To establish cutoffs for the minimum clinically important improvement (MCII) and the patient-acceptable symptom state (PASS) for the Bath Ankylosing Spondylitis Disease Activity Index (BASDAI) and the Bath Ankylosing Spondylitis Functional Index (BASFI) in patients with ankylosing spondylitis (AS).
Patients with AS who started nonsteroidal antiinflammatory drugs were included. After 4 weeks, the PASS and the MCII were defined using external anchor questions (for the PASS, patients considering their condition of AS over the prior 48 h as "acceptable" forever; and for the MCII, those reporting moderate or slightly important improvement). Consistency of the MCII and PASS were tested according to HLA-B27 status, presence/absence of SpA extraarticular manifestations, age, sex, disease duration, and baseline BASDAI/BASFI score. The 75th percentile of the cumulative distribution was used to determine the MCII and PASS.
In total, 283 patients from a multinational cohort were included. Overall cutoffs for the PASS were 4.1 in the BASDAI and 3.8 in the BASFI. Cutoffs for the MCII were 0.7 and 0.4 for the BASDAI and BASFI, respectively. Subgroup analyses revealed that disease duration and baseline BASDAI/BASFI were significantly associated with the PASS and MCII. In a subanalysis limited to patients with active disease (baseline BASDAI ≥ 4), the MCII was 1.1 for the BASDAI and 0.6 for the BASFI.
The conceptual viability of the PASS for the BASDAI is questionable because levels approach those required for the start of biological therapy. Because the MCII is less variable than the PASS, we propose its exclusive use, with cutoffs of 1.1/0.6 for the BASDAI/BASFI in patients with active disease. Because these values are based on a subset of the study population, we recommend confirmation in larger studies focused on patients with baseline BASDAI ≥ 4.

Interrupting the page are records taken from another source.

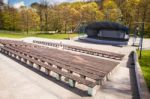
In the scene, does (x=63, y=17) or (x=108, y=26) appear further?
(x=63, y=17)

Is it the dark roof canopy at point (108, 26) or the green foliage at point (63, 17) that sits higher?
the green foliage at point (63, 17)

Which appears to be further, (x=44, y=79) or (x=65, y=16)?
(x=65, y=16)

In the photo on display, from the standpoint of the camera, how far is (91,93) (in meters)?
8.12

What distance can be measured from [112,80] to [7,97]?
548 cm

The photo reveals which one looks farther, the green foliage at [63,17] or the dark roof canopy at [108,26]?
the green foliage at [63,17]

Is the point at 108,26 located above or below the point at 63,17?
below

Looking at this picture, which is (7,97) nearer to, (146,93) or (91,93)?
(91,93)

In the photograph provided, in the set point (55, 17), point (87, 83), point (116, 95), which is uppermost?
point (55, 17)

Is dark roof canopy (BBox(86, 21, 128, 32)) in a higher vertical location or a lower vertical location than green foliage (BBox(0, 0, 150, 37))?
lower

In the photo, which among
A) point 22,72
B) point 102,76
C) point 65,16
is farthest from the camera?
point 65,16

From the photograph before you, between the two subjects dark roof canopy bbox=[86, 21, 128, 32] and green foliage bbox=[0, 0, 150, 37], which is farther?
green foliage bbox=[0, 0, 150, 37]

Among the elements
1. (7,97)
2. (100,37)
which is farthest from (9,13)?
(7,97)

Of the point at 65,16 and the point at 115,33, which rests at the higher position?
the point at 65,16

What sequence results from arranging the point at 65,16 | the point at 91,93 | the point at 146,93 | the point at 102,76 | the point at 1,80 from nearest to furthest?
1. the point at 146,93
2. the point at 91,93
3. the point at 102,76
4. the point at 1,80
5. the point at 65,16
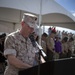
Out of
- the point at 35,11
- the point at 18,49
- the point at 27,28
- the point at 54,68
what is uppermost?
the point at 35,11

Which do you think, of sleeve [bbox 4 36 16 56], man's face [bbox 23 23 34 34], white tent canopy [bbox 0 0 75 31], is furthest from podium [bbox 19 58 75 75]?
white tent canopy [bbox 0 0 75 31]

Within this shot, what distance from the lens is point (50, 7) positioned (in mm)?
6934

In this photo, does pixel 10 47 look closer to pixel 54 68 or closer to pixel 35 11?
pixel 54 68

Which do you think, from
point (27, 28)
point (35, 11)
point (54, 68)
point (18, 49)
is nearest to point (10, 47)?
point (18, 49)

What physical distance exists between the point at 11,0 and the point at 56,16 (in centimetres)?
351

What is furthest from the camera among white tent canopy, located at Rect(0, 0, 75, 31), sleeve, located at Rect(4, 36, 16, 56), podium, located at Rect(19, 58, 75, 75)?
white tent canopy, located at Rect(0, 0, 75, 31)

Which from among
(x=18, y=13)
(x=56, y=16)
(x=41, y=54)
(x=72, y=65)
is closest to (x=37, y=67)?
(x=41, y=54)

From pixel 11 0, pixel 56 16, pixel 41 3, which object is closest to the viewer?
pixel 11 0

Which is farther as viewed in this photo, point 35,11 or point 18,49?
point 35,11

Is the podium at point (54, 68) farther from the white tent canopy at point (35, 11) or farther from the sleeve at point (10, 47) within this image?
the white tent canopy at point (35, 11)

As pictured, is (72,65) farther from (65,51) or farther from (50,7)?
(65,51)

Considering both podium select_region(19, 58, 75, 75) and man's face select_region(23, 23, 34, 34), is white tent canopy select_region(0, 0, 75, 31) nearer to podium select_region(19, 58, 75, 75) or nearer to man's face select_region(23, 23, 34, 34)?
man's face select_region(23, 23, 34, 34)

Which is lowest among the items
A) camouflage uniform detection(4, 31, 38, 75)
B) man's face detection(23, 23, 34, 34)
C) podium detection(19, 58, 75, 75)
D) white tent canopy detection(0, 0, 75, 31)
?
podium detection(19, 58, 75, 75)

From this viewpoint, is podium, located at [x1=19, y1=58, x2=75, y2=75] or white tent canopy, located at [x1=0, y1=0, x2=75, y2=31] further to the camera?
white tent canopy, located at [x1=0, y1=0, x2=75, y2=31]
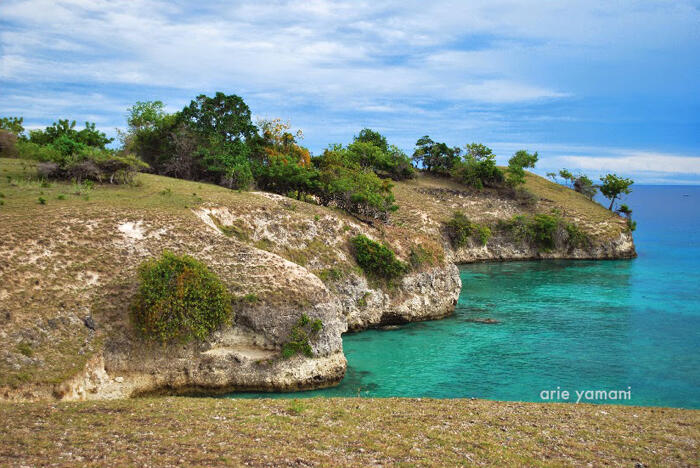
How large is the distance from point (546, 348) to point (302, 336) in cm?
2034

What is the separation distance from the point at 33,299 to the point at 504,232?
76.6 m

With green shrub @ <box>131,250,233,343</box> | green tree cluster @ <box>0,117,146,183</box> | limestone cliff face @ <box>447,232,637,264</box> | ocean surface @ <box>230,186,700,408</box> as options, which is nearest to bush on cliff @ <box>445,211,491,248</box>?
limestone cliff face @ <box>447,232,637,264</box>

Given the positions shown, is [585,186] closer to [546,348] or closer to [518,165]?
[518,165]

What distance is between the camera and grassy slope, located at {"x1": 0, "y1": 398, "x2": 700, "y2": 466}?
15.1 meters

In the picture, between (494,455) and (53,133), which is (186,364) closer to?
(494,455)

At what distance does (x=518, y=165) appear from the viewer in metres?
106

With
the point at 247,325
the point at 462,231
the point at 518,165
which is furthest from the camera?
the point at 518,165

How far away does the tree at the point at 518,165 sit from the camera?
104 metres

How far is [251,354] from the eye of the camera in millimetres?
29109

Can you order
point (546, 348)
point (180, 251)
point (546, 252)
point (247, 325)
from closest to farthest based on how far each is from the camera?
point (247, 325), point (180, 251), point (546, 348), point (546, 252)

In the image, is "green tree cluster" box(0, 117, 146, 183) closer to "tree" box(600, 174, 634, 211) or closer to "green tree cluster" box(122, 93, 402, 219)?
"green tree cluster" box(122, 93, 402, 219)

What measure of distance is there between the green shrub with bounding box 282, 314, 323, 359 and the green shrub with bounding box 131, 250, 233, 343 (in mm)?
3951

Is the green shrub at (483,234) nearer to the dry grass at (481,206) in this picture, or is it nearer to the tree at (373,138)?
the dry grass at (481,206)

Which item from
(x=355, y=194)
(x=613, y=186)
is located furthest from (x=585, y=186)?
(x=355, y=194)
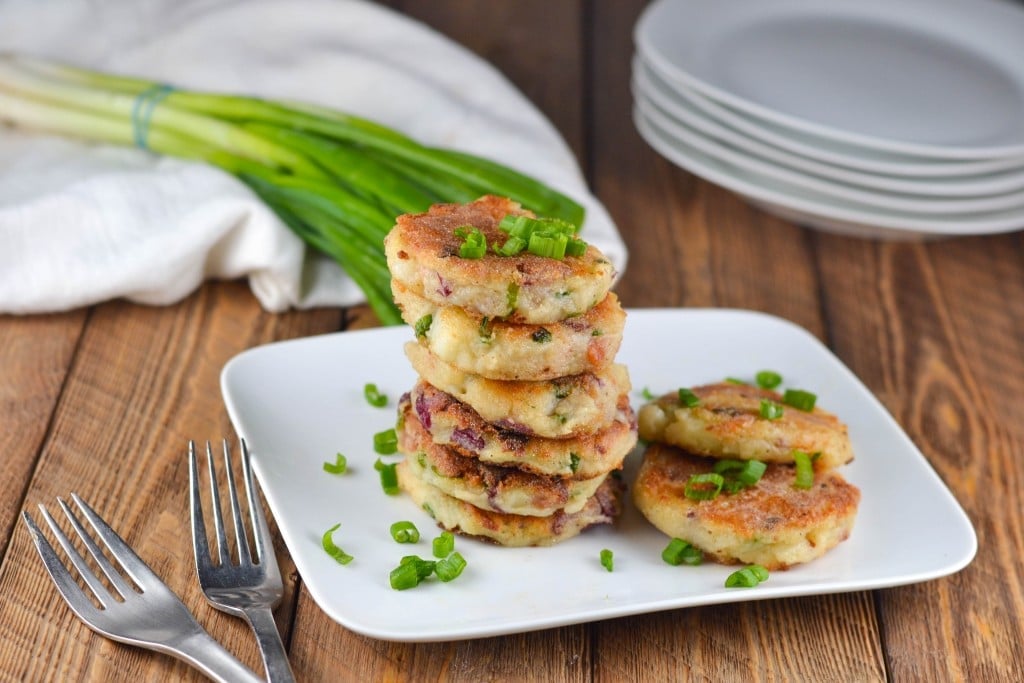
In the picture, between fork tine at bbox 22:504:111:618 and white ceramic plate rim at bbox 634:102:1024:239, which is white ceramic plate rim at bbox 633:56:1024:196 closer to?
white ceramic plate rim at bbox 634:102:1024:239

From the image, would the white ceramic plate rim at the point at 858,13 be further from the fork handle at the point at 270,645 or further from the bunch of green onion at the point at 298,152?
the fork handle at the point at 270,645

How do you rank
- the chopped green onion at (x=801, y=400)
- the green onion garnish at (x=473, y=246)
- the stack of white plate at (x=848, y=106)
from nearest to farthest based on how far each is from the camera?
the green onion garnish at (x=473, y=246)
the chopped green onion at (x=801, y=400)
the stack of white plate at (x=848, y=106)

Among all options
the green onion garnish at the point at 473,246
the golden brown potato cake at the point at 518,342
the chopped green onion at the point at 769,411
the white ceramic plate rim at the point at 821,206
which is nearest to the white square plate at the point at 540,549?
the chopped green onion at the point at 769,411

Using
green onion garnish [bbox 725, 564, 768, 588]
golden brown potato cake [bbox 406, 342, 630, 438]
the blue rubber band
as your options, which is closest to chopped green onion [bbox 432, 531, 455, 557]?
golden brown potato cake [bbox 406, 342, 630, 438]

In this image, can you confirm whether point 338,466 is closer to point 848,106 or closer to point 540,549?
point 540,549

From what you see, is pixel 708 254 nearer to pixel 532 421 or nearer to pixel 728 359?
pixel 728 359
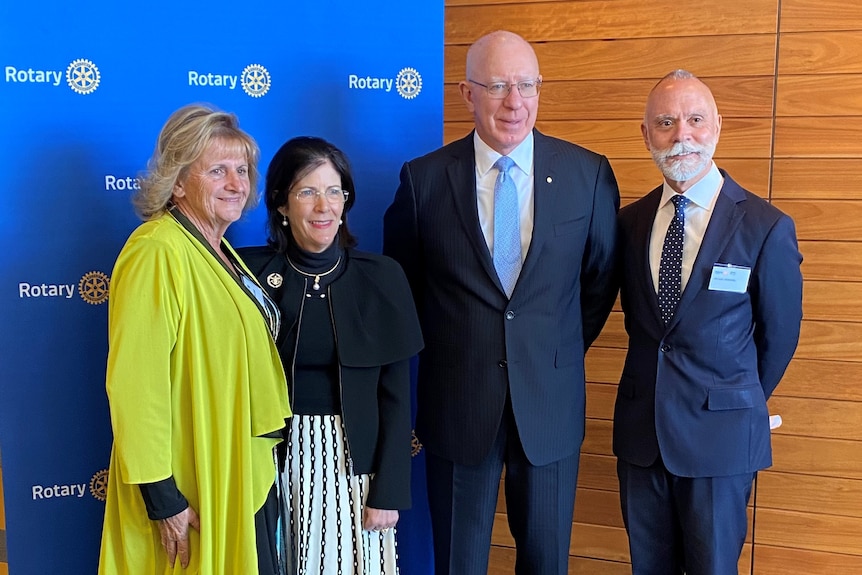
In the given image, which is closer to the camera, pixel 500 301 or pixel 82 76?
pixel 500 301

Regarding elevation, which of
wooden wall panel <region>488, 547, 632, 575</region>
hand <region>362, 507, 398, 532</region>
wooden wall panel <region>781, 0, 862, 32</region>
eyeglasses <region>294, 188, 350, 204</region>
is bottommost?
wooden wall panel <region>488, 547, 632, 575</region>

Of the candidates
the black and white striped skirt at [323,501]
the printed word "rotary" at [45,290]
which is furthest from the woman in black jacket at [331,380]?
the printed word "rotary" at [45,290]

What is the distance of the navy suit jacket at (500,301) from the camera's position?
6.24 feet

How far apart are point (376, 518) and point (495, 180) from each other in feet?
3.15

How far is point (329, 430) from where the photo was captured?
69.5 inches

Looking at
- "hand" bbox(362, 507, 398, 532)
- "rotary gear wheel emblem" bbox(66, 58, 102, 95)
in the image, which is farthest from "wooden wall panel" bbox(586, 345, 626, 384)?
"rotary gear wheel emblem" bbox(66, 58, 102, 95)

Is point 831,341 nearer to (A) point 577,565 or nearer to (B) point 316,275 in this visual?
(A) point 577,565

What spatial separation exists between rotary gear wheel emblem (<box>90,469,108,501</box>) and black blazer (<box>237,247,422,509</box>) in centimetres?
82

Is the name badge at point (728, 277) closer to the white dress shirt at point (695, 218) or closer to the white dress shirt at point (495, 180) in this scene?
the white dress shirt at point (695, 218)

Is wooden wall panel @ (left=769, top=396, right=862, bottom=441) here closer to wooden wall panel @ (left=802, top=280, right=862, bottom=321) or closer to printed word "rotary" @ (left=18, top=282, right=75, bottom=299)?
wooden wall panel @ (left=802, top=280, right=862, bottom=321)

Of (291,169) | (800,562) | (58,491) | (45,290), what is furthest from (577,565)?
(45,290)

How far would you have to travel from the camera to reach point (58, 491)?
2.13 m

确定强直性脊柱炎(AS)患者中,巴斯强直性脊柱炎疾病活动指数(BASDAI)和巴斯强直性脊柱炎功能指数(BASFI)的最小临床重要改善(MCII)及患者可接受症状状态(PASS)的界值。
纳入开始使用非甾体抗炎药的AS患者。4周后,通过外部锚定问题定义PASS和MCII(对于PASS,患者将其过去48小时内的AS病情视为“永远可接受”;对于MCII,患者报告有中度或轻度重要改善)。根据HLA - B27状态、SpA关节外表现的有无、年龄、性别、病程以及基线BASDAI/BASFI评分,对MCII和PASS的一致性进行检验。使用累积分布的第75百分位数来确定MCII和PASS。
总共纳入了来自多国队列的283例患者。PASS在BASDAI中的总体界值为4.1,在BASFI中为3.8。BASDAI和BASFI的MCII界值分别为0.7和0.4。亚组分析显示,病程和基线BASDAI/BASFI与PASS和MCII显著相关。在一项仅限于活动性疾病患者(基线BASDAI≥4)的亚分析中,BASDAI的MCII为1.1,BASFI为0.6。
BASDAI的PASS的概念可行性存在疑问,因为其水平接近开始生物治疗所需的水平。由于MCII比PASS的变异性小,我们建议仅使用MCII,对于活动性疾病患者,BASDAI/BASFI的界值为1.1/0.6。由于这些值基于研究人群的一个子集,我们建议在针对基线BASDAI≥4患者的更大规模研究中进行验证。